## VORLIEGENDER TEXT
Amazonen
Als tapferes Kriegerinnenvolk sind uns die Amazonen der griechischen Mythologie bis heute ein Begriff. Doch wer waren die Amazonen und gab es sie wirklich?
Wer waren die Amazonen?
Schenkt man den altgriechischen Geschichten und Darstellungen Glauben, waren die Amazonen ein Volk wagemutiger Kriegerinnen. In Beschreibungen und Bildern, wie sie etwa auf Vasen oder in Form von Wandgemälden erhalten sind, werden sie meist reitend und im Kampf dargestellt.
In den verschiedenen Geschichten der griechischen Mythologie werden die Amazonen einerseits als erbitterte Kämpferinnen dargestellt, die auch Athen gefährlich werden konnten. Andererseits finden sich immer wieder auch Erzählungen, in denen sie als sehr herzliche Gastgeberinnen griechischer Helden beschrieben werden.

## ZU BEARBEITEN
1. Wie werden die Amazonen laut dem Text über die Amazonen in Beschreibungen und Bildern meist dargestellt?
2. Fasse den Text über die Amazonen in zwei Sätzen zusammen.
3. Führe den Text über die Amazonen im Anschluss an seinen letzten Satz weiter.
Die Datensätze haben mit dem Text über die Amazonen nichts zu tun.

## EXTRAHIERTE DATENSÄTZE
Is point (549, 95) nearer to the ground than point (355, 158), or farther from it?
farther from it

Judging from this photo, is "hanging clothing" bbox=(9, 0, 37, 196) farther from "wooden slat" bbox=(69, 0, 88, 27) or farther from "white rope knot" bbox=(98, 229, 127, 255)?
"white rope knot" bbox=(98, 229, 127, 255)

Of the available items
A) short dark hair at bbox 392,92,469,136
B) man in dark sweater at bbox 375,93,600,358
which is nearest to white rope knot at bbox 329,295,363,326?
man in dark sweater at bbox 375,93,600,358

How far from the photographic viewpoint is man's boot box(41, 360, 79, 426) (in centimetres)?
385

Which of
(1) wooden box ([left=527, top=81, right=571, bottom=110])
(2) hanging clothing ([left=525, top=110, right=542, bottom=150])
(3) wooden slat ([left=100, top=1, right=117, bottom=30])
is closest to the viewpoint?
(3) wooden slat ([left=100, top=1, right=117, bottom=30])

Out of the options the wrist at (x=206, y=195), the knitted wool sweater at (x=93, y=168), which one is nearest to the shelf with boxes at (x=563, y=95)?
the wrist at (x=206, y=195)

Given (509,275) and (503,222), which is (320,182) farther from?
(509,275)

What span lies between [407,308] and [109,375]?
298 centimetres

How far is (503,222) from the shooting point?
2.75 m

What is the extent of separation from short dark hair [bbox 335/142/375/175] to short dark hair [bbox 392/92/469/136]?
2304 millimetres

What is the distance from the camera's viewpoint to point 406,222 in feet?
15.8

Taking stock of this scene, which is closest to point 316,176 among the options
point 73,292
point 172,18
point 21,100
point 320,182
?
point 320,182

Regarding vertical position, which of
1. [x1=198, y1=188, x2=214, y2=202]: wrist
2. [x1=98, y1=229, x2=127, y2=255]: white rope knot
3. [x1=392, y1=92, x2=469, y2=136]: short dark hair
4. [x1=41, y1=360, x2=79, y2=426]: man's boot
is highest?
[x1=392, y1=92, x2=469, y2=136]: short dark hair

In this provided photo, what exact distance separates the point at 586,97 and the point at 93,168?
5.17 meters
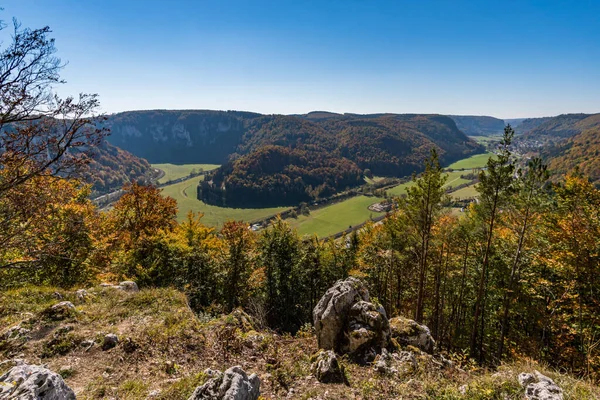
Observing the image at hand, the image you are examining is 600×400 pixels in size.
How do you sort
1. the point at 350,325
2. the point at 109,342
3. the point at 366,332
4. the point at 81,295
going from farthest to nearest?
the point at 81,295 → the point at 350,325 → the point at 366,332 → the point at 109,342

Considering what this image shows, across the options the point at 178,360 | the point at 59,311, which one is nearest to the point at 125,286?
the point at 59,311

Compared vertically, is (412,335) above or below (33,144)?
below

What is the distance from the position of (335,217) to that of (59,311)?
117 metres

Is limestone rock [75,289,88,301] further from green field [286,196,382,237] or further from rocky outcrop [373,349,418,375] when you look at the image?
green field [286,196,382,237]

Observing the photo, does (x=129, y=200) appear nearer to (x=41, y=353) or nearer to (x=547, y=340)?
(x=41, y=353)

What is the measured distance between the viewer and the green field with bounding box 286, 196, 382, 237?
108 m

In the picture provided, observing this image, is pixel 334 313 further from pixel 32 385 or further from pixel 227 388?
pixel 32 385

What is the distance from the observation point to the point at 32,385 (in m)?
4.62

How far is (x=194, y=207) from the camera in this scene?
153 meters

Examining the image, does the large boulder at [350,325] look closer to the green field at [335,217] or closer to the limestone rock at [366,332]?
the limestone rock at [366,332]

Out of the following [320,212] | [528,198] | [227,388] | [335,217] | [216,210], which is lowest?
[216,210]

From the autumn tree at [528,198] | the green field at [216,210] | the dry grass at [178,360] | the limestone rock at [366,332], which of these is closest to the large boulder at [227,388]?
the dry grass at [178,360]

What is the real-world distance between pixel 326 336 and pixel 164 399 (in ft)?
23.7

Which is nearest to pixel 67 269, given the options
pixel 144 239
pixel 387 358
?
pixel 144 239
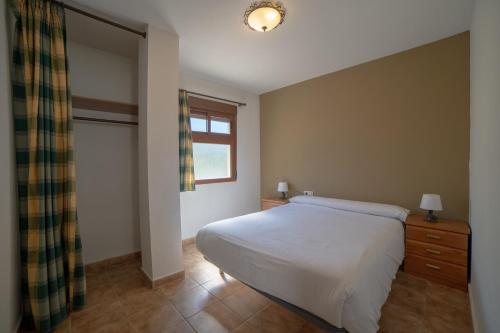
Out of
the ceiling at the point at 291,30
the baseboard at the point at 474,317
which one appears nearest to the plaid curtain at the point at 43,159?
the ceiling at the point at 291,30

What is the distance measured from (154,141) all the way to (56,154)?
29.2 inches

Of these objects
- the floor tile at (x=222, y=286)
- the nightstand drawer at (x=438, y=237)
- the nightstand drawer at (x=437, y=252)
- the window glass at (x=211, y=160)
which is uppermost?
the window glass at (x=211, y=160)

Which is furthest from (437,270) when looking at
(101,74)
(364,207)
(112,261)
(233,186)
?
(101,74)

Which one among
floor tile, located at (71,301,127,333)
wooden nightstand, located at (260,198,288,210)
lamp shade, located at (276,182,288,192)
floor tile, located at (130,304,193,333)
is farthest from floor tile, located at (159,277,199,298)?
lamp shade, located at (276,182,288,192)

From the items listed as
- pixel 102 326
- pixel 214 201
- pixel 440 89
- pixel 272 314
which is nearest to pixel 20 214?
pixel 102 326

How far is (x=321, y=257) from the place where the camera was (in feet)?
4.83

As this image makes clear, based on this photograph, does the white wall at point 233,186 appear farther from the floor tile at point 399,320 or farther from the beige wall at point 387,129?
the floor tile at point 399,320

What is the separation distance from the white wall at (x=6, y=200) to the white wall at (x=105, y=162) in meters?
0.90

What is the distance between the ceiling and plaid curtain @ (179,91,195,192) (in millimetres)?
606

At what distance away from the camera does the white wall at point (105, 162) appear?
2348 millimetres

## LÖSUNGEN
1. Meist reitend und im Kampf.

2. Nach altgriechischen Geschichten und Darstellungen waren die Amazonen ein Volk wagemutiger Kriegerinnen, das etwa auf Vasen und Wandgemälden meist reitend und kämpfend abgebildet ist. In der griechischen Mythologie erscheinen sie einerseits als erbitterte Kämpferinnen, die auch Athen gefährlich werden konnten, andererseits als herzliche Gastgeberinnen griechischer Helden.

3.
In den Sagen ist immer wieder die Rede davon, dass die Amazonen als reines Frauenvolk gelebt haben sollen. Der griechische Geschichtsschreiber Strabon berichtet, dass die Amazonen im nördlichen Kaukasus sich während zwei Monaten im Frühling mit Männern benachbarter Stämme getroffen haben sollen, um gemeinsam Kinder zu zeugen. Die Jungen sollen sie an die benachbarten Stämme abgegeben, die Mädchen selbst aufgezogen haben. Das Reiten und Kämpfen spielte dann in der Erziehung der Mädchen eine zentrale Rolle.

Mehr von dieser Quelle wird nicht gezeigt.